EXERCISE PROMPT: When you spot the word "Skin" in a line of the data below, copy that line.

EXCERPTED DATA:
◇ ◇ ◇ ◇ ◇ ◇ ◇
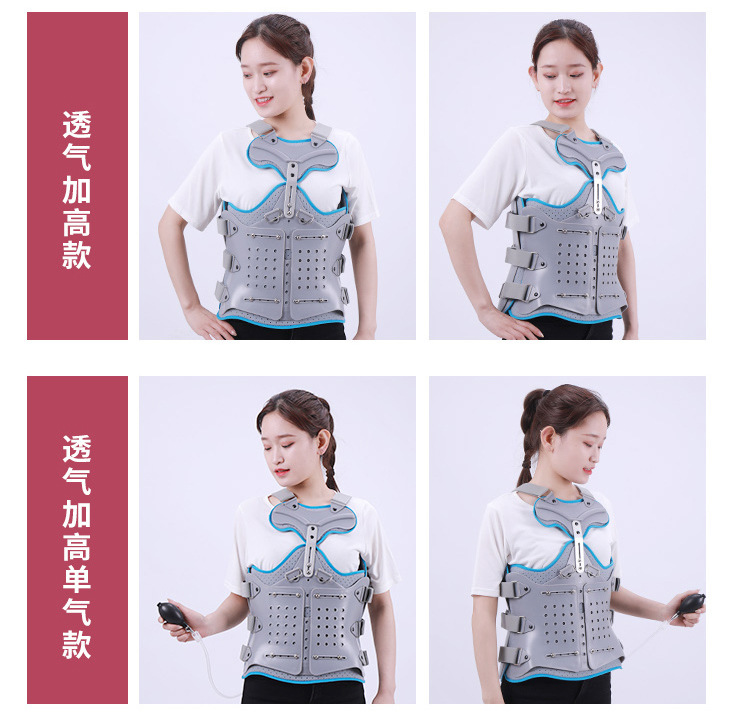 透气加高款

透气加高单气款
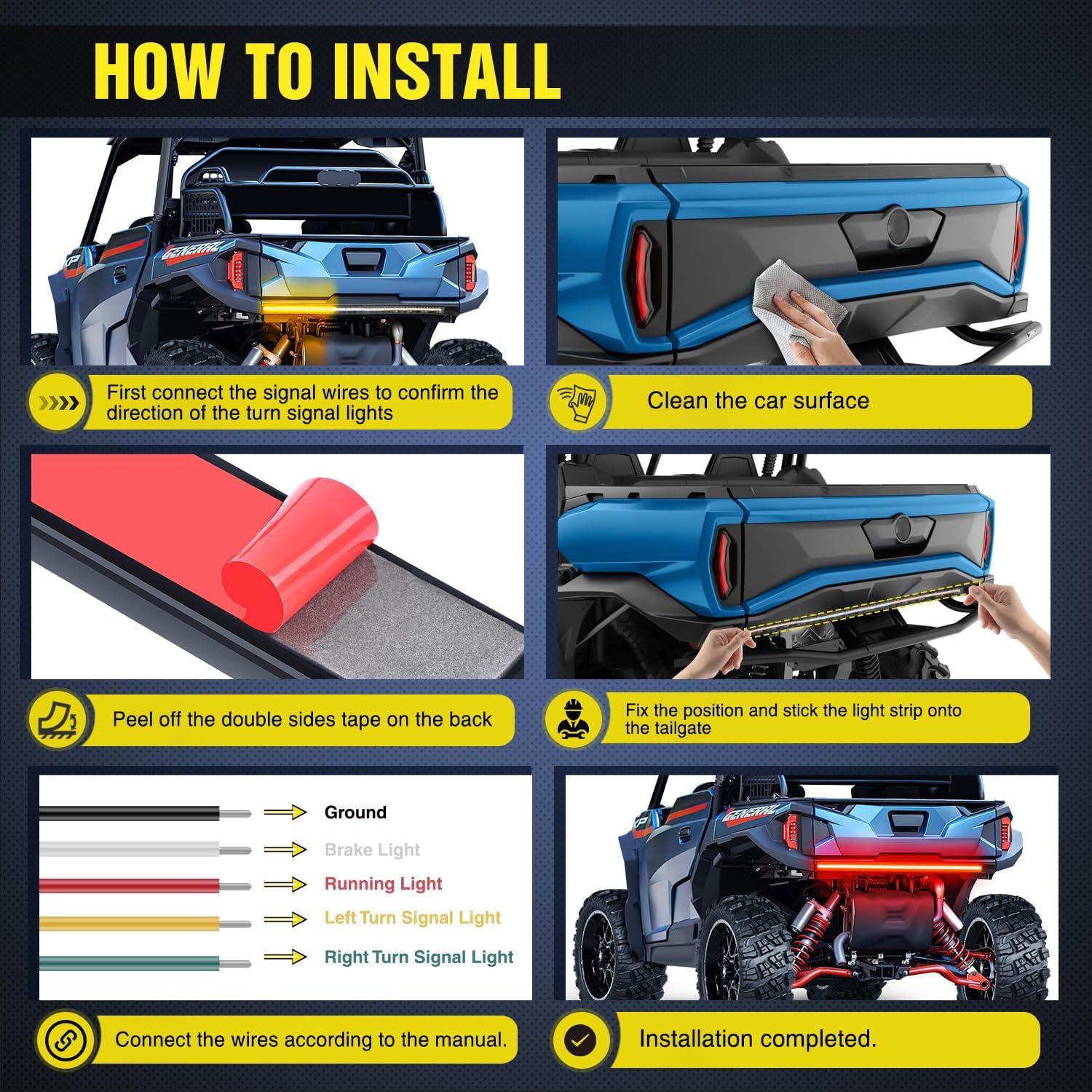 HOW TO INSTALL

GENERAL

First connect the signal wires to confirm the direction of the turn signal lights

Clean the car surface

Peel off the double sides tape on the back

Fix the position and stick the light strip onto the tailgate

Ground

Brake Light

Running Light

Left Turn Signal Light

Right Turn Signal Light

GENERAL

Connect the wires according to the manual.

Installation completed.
◇ ◇ ◇ ◇ ◇ ◇ ◇
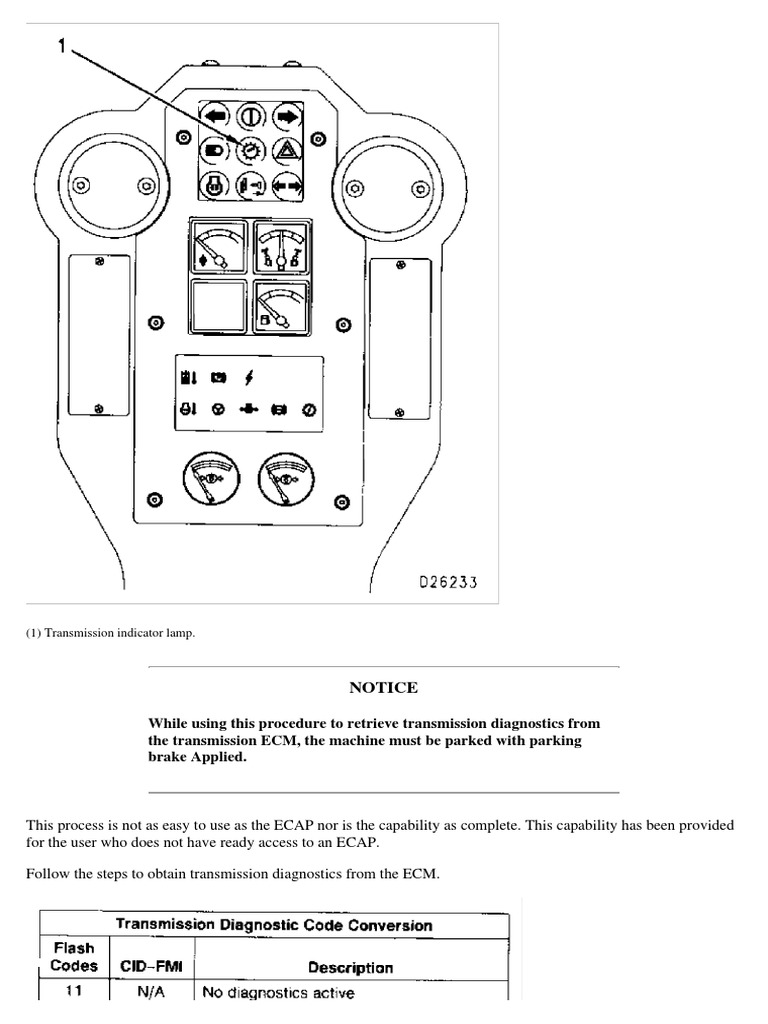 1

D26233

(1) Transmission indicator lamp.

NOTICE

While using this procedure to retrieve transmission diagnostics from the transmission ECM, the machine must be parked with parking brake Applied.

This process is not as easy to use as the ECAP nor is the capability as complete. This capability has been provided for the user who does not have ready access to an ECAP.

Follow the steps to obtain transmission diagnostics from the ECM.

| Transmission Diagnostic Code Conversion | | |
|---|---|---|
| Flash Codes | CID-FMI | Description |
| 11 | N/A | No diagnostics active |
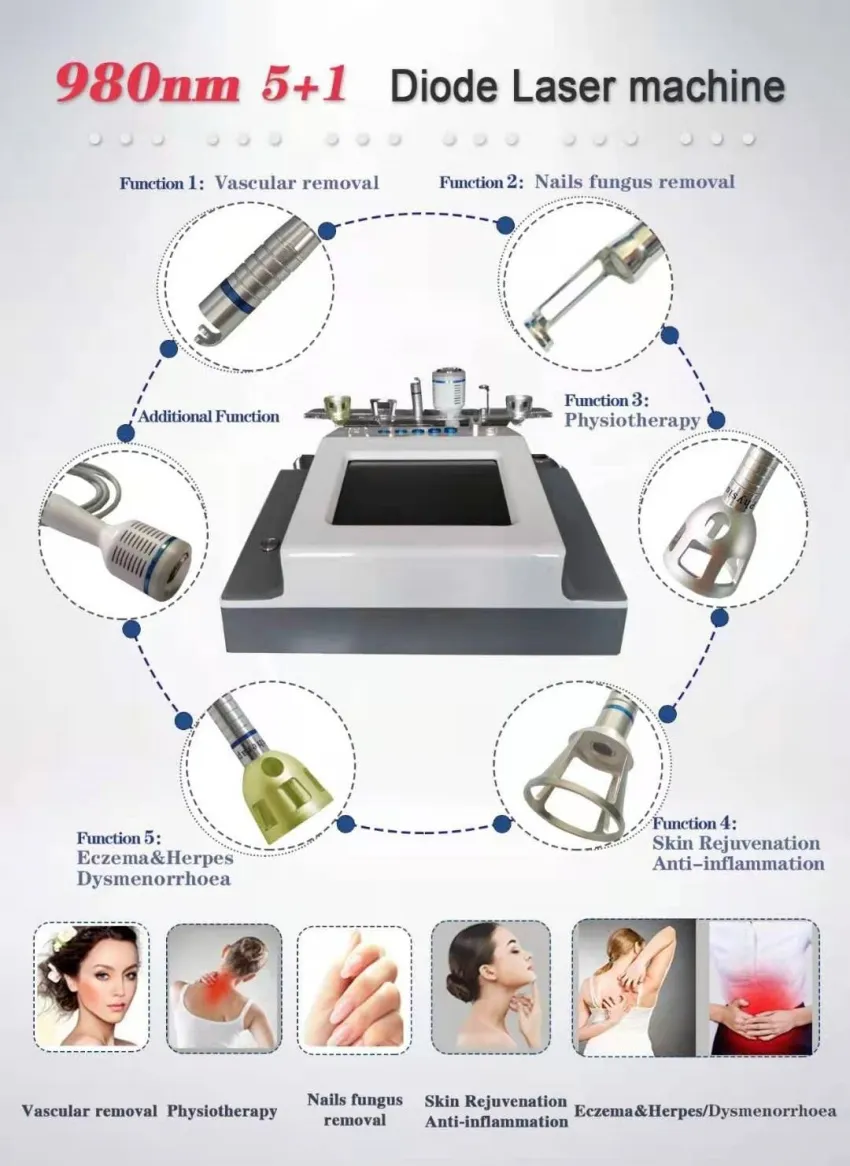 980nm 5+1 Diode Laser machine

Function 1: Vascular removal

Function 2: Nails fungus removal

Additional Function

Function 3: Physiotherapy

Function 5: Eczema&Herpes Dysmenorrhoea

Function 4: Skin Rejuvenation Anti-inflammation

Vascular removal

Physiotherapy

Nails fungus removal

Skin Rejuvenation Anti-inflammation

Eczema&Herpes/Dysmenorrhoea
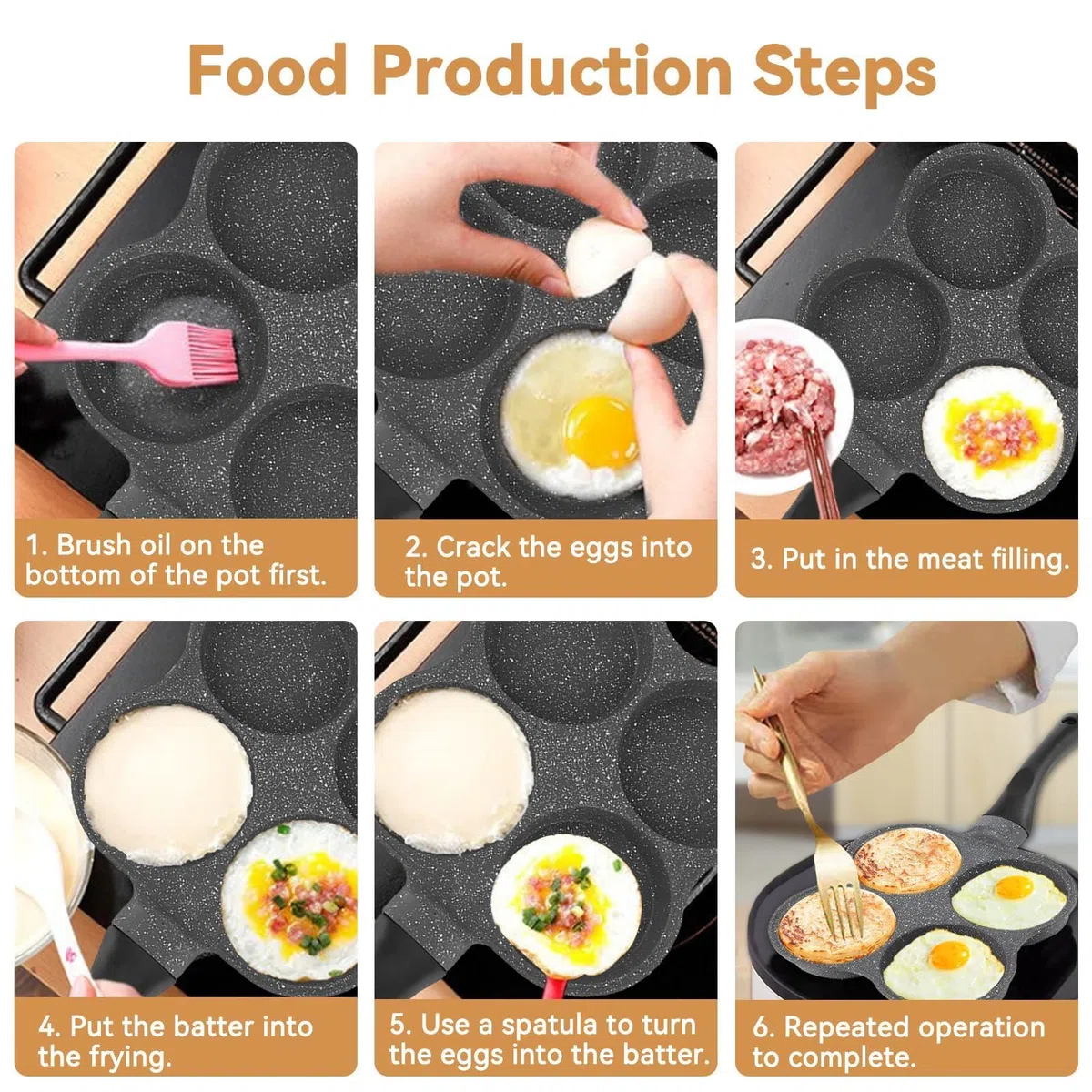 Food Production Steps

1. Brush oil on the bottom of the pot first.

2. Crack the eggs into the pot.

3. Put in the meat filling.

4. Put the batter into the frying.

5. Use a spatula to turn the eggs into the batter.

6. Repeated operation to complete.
◇ ◇ ◇ ◇ ◇ ◇ ◇
RESPONSE:
Function 4: Skin Rejuvenation Anti-inflammation
Skin Rejuvenation Anti-inflammation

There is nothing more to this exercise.